Certo, la storia della Caritas di Teramo-Atri è lunga e inizia nel 1974, ben prima dell’insediamento di Monsignor Michele Seccia. Ma quello che è accaduto durante i suoi undici anni di episcopato ci fa sentire partecipi di qualcosa di straordinario.
Nello stesso giorno in cui Sua Eccellenza iniziava il ministero pastorale nella nuova Arcidiocesi, a circa ottocento chilometri di distanza, a Firenze, Caritas Italiana discuteva delle più stringenti questioni economiche insieme alle principali realtà dell’associazionismo nazionale, nella terza edizione di Novo Modo, Responsabilità di tutti. Veniva ribadito l’impegno sui temi della finanza etica e sulle prospettive di un percorso educativo per un rinnovato sviluppo integrale dell’uomo. In tale occasione si è guardato con favore a nuovi modelli di economia civile, capaci di creare circuiti sociali e lavorativi virtuosi, alle cooperative sociali, alle realtà impegnate nel servizio civile alla comunità, nell’accoglienza e nell’inserimento sociale e lavorativo dei migranti. Ebbene, tutto questo, oggi, nella Chiesa particolare di Teramo-Atri, è già realtà. E non lo sarebbe stato senza la testimonianza, il coraggio e la lungimiranza del nostro vescovo Michele Seccia.

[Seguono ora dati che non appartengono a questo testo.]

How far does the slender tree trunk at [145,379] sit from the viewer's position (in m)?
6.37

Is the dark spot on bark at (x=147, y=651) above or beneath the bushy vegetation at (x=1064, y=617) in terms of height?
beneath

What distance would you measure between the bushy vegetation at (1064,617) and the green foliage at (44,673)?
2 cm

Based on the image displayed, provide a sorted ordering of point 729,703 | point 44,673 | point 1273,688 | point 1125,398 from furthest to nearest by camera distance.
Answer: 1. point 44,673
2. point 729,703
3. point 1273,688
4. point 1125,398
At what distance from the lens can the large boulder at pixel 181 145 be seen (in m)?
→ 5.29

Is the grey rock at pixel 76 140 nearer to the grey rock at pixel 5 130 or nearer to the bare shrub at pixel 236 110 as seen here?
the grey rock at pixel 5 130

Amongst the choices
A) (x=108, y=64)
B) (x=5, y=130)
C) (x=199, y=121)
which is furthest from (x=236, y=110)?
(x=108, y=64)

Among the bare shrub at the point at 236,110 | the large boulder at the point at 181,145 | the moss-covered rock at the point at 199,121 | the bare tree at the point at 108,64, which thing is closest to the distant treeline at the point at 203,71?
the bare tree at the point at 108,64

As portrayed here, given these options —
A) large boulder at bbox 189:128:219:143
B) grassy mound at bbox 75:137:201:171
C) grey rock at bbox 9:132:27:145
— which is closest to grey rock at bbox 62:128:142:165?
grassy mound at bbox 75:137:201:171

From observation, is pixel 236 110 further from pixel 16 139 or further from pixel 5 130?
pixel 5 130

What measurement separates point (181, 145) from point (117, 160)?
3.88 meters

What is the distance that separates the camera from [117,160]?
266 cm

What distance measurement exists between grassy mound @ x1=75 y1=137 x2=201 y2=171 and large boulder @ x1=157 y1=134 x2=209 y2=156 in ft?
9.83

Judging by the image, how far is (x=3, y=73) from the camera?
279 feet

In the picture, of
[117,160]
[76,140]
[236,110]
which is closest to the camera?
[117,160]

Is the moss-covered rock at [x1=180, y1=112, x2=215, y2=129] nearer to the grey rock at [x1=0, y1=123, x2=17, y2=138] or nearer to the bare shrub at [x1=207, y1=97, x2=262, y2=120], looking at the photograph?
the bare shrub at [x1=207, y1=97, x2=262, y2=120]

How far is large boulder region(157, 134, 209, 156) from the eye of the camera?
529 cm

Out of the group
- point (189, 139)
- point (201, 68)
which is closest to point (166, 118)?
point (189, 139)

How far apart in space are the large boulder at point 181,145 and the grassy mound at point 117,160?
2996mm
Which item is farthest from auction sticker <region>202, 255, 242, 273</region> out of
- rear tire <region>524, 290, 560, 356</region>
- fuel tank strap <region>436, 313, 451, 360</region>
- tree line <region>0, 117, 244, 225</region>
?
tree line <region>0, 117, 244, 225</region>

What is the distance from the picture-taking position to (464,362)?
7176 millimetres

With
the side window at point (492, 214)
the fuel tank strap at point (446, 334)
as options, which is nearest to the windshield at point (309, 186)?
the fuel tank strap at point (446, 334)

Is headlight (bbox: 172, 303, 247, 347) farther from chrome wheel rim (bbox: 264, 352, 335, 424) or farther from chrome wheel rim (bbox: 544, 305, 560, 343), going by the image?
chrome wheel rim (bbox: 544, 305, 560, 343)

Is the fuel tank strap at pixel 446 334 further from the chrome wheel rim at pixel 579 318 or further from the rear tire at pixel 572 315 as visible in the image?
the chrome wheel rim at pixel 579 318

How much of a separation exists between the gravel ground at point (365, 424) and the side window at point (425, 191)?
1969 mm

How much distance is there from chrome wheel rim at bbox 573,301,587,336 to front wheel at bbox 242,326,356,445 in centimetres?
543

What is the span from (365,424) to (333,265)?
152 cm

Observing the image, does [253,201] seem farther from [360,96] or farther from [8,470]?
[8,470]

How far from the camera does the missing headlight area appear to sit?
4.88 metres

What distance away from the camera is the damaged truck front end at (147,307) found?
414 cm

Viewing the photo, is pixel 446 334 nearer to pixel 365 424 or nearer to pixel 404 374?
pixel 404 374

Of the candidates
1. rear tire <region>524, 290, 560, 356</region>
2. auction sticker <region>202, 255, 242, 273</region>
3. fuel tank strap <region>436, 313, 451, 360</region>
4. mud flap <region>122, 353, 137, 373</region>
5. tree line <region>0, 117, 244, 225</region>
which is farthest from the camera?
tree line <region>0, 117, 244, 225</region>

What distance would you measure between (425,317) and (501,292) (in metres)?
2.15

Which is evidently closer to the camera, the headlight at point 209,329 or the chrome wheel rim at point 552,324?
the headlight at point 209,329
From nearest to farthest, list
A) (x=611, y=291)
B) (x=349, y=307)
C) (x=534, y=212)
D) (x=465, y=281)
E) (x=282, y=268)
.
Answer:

Le iniziative cooperativistiche legate alla Caritas hanno restituito al lavoro e alla vita persone svantaggiate e hanno dato nuove opportunità a giovani delle nostre terre destinati a oscillare tra disoccupazione e sfruttamento, a scegliere tra emigrazione o inoperosità, per colpa della crisi che morde e perdura. Invece un’altra via è stata aperta. Una strada nel deserto. Un altro modo di lavorare, di stare insieme, di guardare all’altro (scardinando tutti i pregiudizi e superando tutte le differenze culturali e religiose) che non genera profitto ma valore sociale, dignità, speranza, futuro. Possibilità di creare nuove famiglie e di sostenere quelle già esistenti. Di sentirsi utili mentre fino a poco prima ci si sentiva un peso per la collettività. Un mondo colorato, inclusivo, qualche volta chiassoso ma concreto come il lavoro a favore di famiglie e imprese colpite dal terremoto e dalle frane. Come le stalle ricostruite. Amare con i fatti e non con le parole. Perché “sono i fatti il modo più vero e più ricco di fare cultura, di proporre scelte e stili di vita, di abitare la dimensione comunitaria della carità” come ebbe a dire un ex direttore della Caritas Italiana. Ecco, se avessimo avuto la prontezza di aggiungere qualcos’altro, nell’attimo dell’incertezza, forse avremmo detto: Eccellenza, a Dio piacendo, proveremo a fare ancora di più. E ancora meglio.